Closed tobyink closed 10 years ago
FYI, many languages that have \uXXXX
escapes also allow an eight-hex-digit escape like \UXXXXXXXX
(note capital U).
Python does; Turtle does.
:+1: I need correct spec for this.
:+1:
+1 for "\U01234567"
because in TOML you cannot use a surrogate pair like the JSON spec suggests for this case, because those are invalid byte sequences in UTF-8.
Alternatively, you can store all Unicode characters directly, TOML is UTF-8.
+1 for "\U01234567" because in TOML you cannot use a surrogate pair like the JSON spec suggests for this case, because those are invalid byte sequences in UTF-8.
Javascript (or rather ECMAscript) is defined in such a way that it's effectively forcing any implementation to be UTF-16 based. JSON inherited some of that, making life for everyone else difficult.
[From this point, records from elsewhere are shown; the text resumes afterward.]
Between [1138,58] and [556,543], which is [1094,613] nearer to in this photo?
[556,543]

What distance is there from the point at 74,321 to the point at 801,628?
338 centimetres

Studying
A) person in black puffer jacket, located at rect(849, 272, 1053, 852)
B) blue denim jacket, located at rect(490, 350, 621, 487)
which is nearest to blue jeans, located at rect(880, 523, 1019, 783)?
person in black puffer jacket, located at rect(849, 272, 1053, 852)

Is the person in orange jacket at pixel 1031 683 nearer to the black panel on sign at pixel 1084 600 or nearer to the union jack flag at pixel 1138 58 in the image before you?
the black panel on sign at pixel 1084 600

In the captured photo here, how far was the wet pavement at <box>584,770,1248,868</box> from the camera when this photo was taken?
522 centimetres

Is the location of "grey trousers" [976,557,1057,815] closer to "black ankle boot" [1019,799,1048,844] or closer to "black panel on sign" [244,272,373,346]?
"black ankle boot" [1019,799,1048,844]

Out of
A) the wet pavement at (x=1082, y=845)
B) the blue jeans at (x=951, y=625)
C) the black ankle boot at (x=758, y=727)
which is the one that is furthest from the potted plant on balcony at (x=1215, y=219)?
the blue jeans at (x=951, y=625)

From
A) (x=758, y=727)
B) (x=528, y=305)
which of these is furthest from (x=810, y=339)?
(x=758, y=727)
I don't think TOML should repeat that mistake, if only because invariably most utf8-based implementations will get it wrong.
Lua 5.3 (work) has \u{xxxxx}.
ES6 also use \u{xxxxx}
and I think it's much better than \UXXXXXXXX
.
But maybe it's too late...
U+0000 to U+FFFF is only a small portion of the Unicode space. It's the so-called "basic multilingual plane" (Plane 0), but Unicode defines 17 different planes, supporting characters all the way up to U+10FFFF.
Plane 1 (U+10000 to U+1FFFF) contains a bunch of mostly historic scripts (e.g. Egyptian hieroglyphs) but also a lot of mathematical and musical notation symbols.
Many Chinese, Japanese and Korean characters are in Plane 2 (U+20000 to U+2FFFF).